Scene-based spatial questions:
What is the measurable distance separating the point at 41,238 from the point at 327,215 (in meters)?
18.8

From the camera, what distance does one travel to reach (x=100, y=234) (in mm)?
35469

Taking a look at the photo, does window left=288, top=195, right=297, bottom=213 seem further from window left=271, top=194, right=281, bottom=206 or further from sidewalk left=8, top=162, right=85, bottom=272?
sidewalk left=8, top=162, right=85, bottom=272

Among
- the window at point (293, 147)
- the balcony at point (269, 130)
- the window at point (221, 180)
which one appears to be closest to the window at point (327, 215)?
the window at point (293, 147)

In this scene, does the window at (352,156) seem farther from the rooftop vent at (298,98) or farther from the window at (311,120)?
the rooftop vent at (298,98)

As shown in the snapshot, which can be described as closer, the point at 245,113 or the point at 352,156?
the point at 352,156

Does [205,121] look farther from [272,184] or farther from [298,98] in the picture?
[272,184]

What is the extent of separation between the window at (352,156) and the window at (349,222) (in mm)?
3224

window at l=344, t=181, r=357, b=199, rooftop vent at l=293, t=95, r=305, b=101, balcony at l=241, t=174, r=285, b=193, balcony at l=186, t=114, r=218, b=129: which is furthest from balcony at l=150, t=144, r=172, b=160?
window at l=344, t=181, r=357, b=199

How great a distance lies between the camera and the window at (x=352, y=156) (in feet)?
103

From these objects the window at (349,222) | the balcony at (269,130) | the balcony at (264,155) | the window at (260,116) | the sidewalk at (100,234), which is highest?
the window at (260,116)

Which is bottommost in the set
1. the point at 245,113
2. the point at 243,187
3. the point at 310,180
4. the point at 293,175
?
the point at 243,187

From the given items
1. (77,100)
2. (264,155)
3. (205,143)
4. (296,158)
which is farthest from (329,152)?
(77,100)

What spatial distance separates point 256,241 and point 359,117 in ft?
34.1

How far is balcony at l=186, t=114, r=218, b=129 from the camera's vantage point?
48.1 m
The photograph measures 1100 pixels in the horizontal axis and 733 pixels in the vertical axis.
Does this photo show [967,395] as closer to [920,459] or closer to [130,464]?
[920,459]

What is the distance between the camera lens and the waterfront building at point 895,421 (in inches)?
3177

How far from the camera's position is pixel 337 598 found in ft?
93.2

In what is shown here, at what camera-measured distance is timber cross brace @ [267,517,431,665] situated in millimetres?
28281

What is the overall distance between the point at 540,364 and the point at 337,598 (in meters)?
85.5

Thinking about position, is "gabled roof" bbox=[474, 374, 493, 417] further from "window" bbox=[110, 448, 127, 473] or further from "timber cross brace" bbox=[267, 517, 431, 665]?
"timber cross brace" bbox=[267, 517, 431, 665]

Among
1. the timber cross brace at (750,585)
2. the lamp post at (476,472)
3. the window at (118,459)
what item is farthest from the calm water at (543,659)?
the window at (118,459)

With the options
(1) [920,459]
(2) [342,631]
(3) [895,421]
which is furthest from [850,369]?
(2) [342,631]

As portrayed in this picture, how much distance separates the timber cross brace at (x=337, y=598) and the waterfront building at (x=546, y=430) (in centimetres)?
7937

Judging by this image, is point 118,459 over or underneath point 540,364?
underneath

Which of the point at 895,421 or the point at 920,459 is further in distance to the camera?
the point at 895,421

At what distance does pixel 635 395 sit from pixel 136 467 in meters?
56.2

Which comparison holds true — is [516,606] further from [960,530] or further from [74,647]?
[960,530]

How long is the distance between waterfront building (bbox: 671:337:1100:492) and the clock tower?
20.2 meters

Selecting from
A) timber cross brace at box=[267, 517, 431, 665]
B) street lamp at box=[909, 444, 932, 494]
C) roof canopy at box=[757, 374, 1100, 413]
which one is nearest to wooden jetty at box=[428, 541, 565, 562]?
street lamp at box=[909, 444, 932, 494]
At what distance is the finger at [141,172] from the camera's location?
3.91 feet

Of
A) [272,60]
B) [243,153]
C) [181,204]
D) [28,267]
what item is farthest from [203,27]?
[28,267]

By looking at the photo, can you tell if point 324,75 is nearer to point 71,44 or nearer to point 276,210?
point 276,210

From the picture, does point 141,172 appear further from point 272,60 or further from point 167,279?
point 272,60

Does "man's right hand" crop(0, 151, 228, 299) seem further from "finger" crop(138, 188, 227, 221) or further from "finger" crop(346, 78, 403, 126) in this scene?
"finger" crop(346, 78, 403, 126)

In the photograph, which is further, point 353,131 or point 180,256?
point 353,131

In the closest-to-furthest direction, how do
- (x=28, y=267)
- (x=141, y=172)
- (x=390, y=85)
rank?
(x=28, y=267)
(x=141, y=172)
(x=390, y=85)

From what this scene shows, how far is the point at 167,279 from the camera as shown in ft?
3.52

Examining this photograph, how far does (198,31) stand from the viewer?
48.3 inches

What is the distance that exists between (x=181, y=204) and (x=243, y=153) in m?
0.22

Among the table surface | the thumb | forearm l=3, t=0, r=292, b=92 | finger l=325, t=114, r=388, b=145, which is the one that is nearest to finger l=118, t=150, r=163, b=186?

WORK INSTRUCTIONS: Repeat each record exactly, leaving nothing out.

RESPONSE BELOW:
What is the measurable distance separating the point at 41,238 from the point at 327,215 (in meters)?
18.8

From the camera, what distance does one travel to reach (x=100, y=234) (in mm)?
35469

Taking a look at the photo, does window left=288, top=195, right=297, bottom=213 seem further from window left=271, top=194, right=281, bottom=206 or further from sidewalk left=8, top=162, right=85, bottom=272?
sidewalk left=8, top=162, right=85, bottom=272

Among
- the window at point (293, 147)
- the balcony at point (269, 130)
- the window at point (221, 180)
which one appears to be closest to the window at point (327, 215)?
the window at point (293, 147)

In this scene, does the window at (352,156) seem farther from the rooftop vent at (298,98) or farther from the window at (311,120)?
the rooftop vent at (298,98)

As shown in the snapshot, which can be described as closer, the point at 245,113 or the point at 352,156?
the point at 352,156

Does [205,121] look farther from [272,184] or farther from [298,98] in the picture?
[272,184]

What is the extent of separation between the window at (352,156) and the window at (349,222) (in mm)?
3224

window at l=344, t=181, r=357, b=199, rooftop vent at l=293, t=95, r=305, b=101, balcony at l=241, t=174, r=285, b=193, balcony at l=186, t=114, r=218, b=129: which is furthest from balcony at l=150, t=144, r=172, b=160?
window at l=344, t=181, r=357, b=199

How great a distance lies between the camera and the window at (x=352, y=156) (in feet)?
103

From these objects the window at (349,222) | the balcony at (269,130) | the balcony at (264,155) | the window at (260,116) | the sidewalk at (100,234), which is highest?
the window at (260,116)

Which is bottommost in the set
1. the point at 245,113
2. the point at 243,187
3. the point at 310,180
4. the point at 293,175
?
the point at 243,187

From the given items
1. (77,100)
2. (264,155)
3. (205,143)
4. (296,158)
which is farthest from (329,152)?
(77,100)

What spatial distance separates point 256,241 and point 359,117 in ft?
34.1

How far is balcony at l=186, t=114, r=218, b=129 from the camera's vantage point?
48.1 m
The photograph measures 1100 pixels in the horizontal axis and 733 pixels in the vertical axis.
Does this photo show [967,395] as closer to [920,459] or closer to [130,464]?
[920,459]

What is the distance between the camera lens and the waterfront building at point 895,421 (in inches)?
3177

How far from the camera's position is pixel 337 598 found in ft?
93.2

In what is shown here, at what camera-measured distance is timber cross brace @ [267,517,431,665] situated in millimetres?
28281

What is the overall distance between the point at 540,364 and the point at 337,598 (in meters)?
85.5

Thinking about position, is "gabled roof" bbox=[474, 374, 493, 417] further from "window" bbox=[110, 448, 127, 473] or further from "timber cross brace" bbox=[267, 517, 431, 665]?
"timber cross brace" bbox=[267, 517, 431, 665]

Among
1. the timber cross brace at (750,585)
2. the lamp post at (476,472)
3. the window at (118,459)
what item is farthest from the calm water at (543,659)?
the window at (118,459)

With the options
(1) [920,459]
(2) [342,631]
(3) [895,421]
which is furthest from [850,369]?
(2) [342,631]

As portrayed in this picture, how much distance separates the timber cross brace at (x=337, y=598) and the waterfront building at (x=546, y=430) (in centimetres)?
7937

Judging by this image, is point 118,459 over or underneath point 540,364?
underneath

Which of the point at 895,421 or the point at 920,459 is further in distance to the camera?
the point at 895,421

At what distance does pixel 635 395 sit from pixel 136 467 in meters?
56.2

Which comparison holds true — is [516,606] further from [960,530] or further from [74,647]?
[960,530]

How long is the distance between waterfront building (bbox: 671:337:1100:492) and the clock tower?
20.2 meters

Selecting from
A) timber cross brace at box=[267, 517, 431, 665]
B) street lamp at box=[909, 444, 932, 494]
C) roof canopy at box=[757, 374, 1100, 413]
which one is nearest to wooden jetty at box=[428, 541, 565, 562]?
street lamp at box=[909, 444, 932, 494]
At what distance is the finger at [141,172] from the camera's location?
3.91 feet

Of
A) [272,60]
B) [243,153]
C) [181,204]
D) [28,267]
what item is farthest from [203,27]?
[28,267]

By looking at the photo, can you tell if point 324,75 is nearer to point 71,44 or nearer to point 276,210?
point 276,210

From the picture, does point 141,172 appear further from point 272,60 or further from point 167,279?
point 272,60

Does "man's right hand" crop(0, 151, 228, 299) seem further from "finger" crop(138, 188, 227, 221) or further from "finger" crop(346, 78, 403, 126) in this scene?
"finger" crop(346, 78, 403, 126)

In the photograph, which is further, point 353,131 or point 180,256?
point 353,131

In the closest-to-furthest direction, how do
- (x=28, y=267)
- (x=141, y=172)
- (x=390, y=85)
rank?
(x=28, y=267)
(x=141, y=172)
(x=390, y=85)

From what this scene shows, how far is the point at 167,279 from the camera as shown in ft?
3.52

Examining this photograph, how far does (198,31) stand from the viewer?
48.3 inches

What is the distance that exists between (x=181, y=204) and (x=243, y=153) in m?
0.22

Among the table surface | the thumb | forearm l=3, t=0, r=292, b=92 | finger l=325, t=114, r=388, b=145, which is the one that is nearest to finger l=118, t=150, r=163, b=186?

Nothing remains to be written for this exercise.